» **SUPPLIED TEXT**
——————
Flat Modality¶
The flat/crisp attribute @♭/@flat
is an idempotent comonadic
modality modeled after Spatial Type Theory and Crisp Type Theory. It is similar to a necessity modality.
We can define ♭ A
as a type for any (@♭ A : Set l)
via an
inductive definition:
data ♭ {@♭ l : Level} (@♭ A : Set l) : Set l where
con : (@♭ x : A) → ♭ A
counit : {@♭ l : Level} {@♭ A : Set l} → ♭ A → A
counit (con x) = x
When trying to provide a @♭
arguments only other @♭
variables will be available, the others will be marked as @⊤
in the context.
For example the following will not typecheck:
unit : {@♭ l : Level} {@♭ A : Set l} → A → ♭ A
unit x = con x
Pattern Matching on @♭
¶
Agda allows matching on @♭
arguments by default.
——————
» **EXTRACTED MATERIAL**
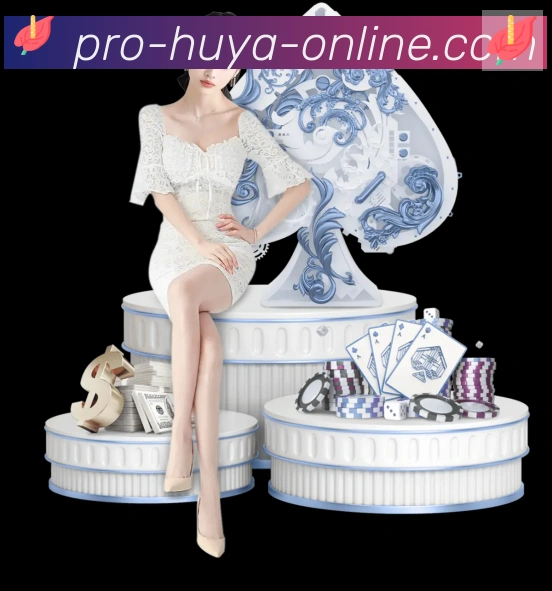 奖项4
——————
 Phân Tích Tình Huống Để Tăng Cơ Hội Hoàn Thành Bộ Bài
——————
» **TASK LIST**
a - In the text on Agda's flat modality, which two type theories is the modality modeled after?
b - Carry on with the text on Agda's flat modality from the point where it stops.
The two blocks of lines that come before this are not needed.

» **TASK RESPONSES**
a - Spatial Type Theory and Crisp Type Theory.

b -
When matching on a @♭
argument the flat
status gets propagated to the arguments of the constructor
data _⊎_ (A B : Set) : Set where
inl : A → A ⊎ B
inr : B → A ⊎ B
flat-sum : {@♭ A B : Set} → (@♭ x : A ⊎ B) → ♭ A ⊎ ♭ B
flat-sum (inl x) = inl (con x)
flat-sum (inr x) = inr (con x)
When refining @♭
variables the equality also needs to be
provided as @♭
flat-subst : {@♭ A : Set} {P : A → Set} (@♭ x y : A) (@♭ eq : x ≡ y) → P x → P y
flat-subst x .x refl p = p
if we simply had (eq : x ≡ y)
the code would be rejected.
Pattern matching on @♭
arguments can be disabled entirely by using
the --no-flat-split
flag
{-# OPTIONS --no-flat-split #-}
Subtyping of flat function spaces¶
Normally, if f : (@♭ x : A) → B
then we have λ x → f x : (x : A)
→ B
but not f : (x : A) → B
. When the option --subtyping
is
enabled, Agda will make use of the subtyping rule (@♭ x : A) → B <:
(x : A) → B
, so there is no need for eta-expanding the function
f
.